Test servers have 4 cores and 16gb of ram.

While running the test
a) I am not seeing cpu usage more  than 10pct. In some of the forums, i see
that 8 cpu 32 gb is considered as good sweet spot for cassandra. Is this
true? Also when would I see real cpu spikes. At this moment looks like 4
core is more than sufficient.

B) iostat -x is reporting avgqueue size of around 0.25 and await time of
around 30 ms.  What would be acceptable queue size and await time?

Please help

Thanks
Baskar

Re: Performance tests using stress testing tool

Posted by Baskar Duraikannu <ba...@gmail.com>.
Thanks Peter. 

I believe...I found the root cause. Switch that we used was bad. 
Now on a 4 node cluster ( Each Node has 1 CPU  - Quad Core and 16 GB of RAM), 
I was able to get around 11,000 writes and 10,050 reads per second simultaneously (CPU usage is around 45% on all nodes. Disk queue size is in the neighbourhood of 10)

Is this inline with what you usually see with Cassandra? 


----- Original Message ----- 
From: Peter Schuller 
To: user@cassandra.apache.org 
Sent: Friday, April 29, 2011 12:21 PM
Subject: Re: Performance tests using stress testing tool


> Thanks Peter. I am using java version of the stress testing tool from the
> contrib folder. Is there any issue that should be aware of? Do you recommend
> using pystress?

I just saw Brandon file this:
https://issues.apache.org/jira/browse/CASSANDRA-2578

Maybe that's it.

-- 
/ Peter Schuller

Re: Performance tests using stress testing tool

Posted by Peter Schuller <pe...@infidyne.com>.
> Thanks Peter. I am using java version of the stress testing tool from the
> contrib folder.

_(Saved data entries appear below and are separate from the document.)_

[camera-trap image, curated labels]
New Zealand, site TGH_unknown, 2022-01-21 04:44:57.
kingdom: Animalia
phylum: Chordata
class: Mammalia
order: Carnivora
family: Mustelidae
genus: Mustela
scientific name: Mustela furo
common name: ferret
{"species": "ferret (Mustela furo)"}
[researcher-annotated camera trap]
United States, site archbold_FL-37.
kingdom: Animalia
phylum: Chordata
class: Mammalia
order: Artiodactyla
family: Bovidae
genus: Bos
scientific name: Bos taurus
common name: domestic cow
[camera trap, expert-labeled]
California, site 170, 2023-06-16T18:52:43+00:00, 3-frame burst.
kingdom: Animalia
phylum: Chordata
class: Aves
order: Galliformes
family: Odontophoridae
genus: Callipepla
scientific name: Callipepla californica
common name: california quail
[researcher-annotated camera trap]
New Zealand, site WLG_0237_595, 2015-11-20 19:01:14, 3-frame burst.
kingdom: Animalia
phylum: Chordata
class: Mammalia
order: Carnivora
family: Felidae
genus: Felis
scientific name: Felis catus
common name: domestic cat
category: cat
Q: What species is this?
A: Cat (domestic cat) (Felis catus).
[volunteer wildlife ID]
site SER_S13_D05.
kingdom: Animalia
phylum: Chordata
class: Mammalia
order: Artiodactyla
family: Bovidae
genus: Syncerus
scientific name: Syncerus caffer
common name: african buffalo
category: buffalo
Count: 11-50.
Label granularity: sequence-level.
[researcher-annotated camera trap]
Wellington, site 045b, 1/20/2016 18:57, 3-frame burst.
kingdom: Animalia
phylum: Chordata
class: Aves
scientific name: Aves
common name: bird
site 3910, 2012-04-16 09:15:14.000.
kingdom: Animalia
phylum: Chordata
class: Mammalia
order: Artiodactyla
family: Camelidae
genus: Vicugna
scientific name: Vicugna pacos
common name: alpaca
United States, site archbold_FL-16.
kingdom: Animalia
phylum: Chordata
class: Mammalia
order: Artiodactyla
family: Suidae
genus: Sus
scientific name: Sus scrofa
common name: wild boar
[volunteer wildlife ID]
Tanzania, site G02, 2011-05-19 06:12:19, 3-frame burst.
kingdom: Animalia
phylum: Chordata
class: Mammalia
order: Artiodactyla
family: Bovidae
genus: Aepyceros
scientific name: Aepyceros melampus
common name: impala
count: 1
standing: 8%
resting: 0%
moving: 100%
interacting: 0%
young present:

Is there any issue that should be aware of? Do you recommend
> using pystress?

I just saw Brandon file this:
https://issues.apache.org/jira/browse/CASSANDRA-2578

Maybe that's it.

-- 
/ Peter Schuller

Re: Performance tests using stress testing tool

Posted by Baskar Duraikannu <ba...@gmail.com>.
Thanks Peter. I am using java version of the stress testing tool from the contrib folder. Is there any issue that should be aware of? Do you recommend using pystress? 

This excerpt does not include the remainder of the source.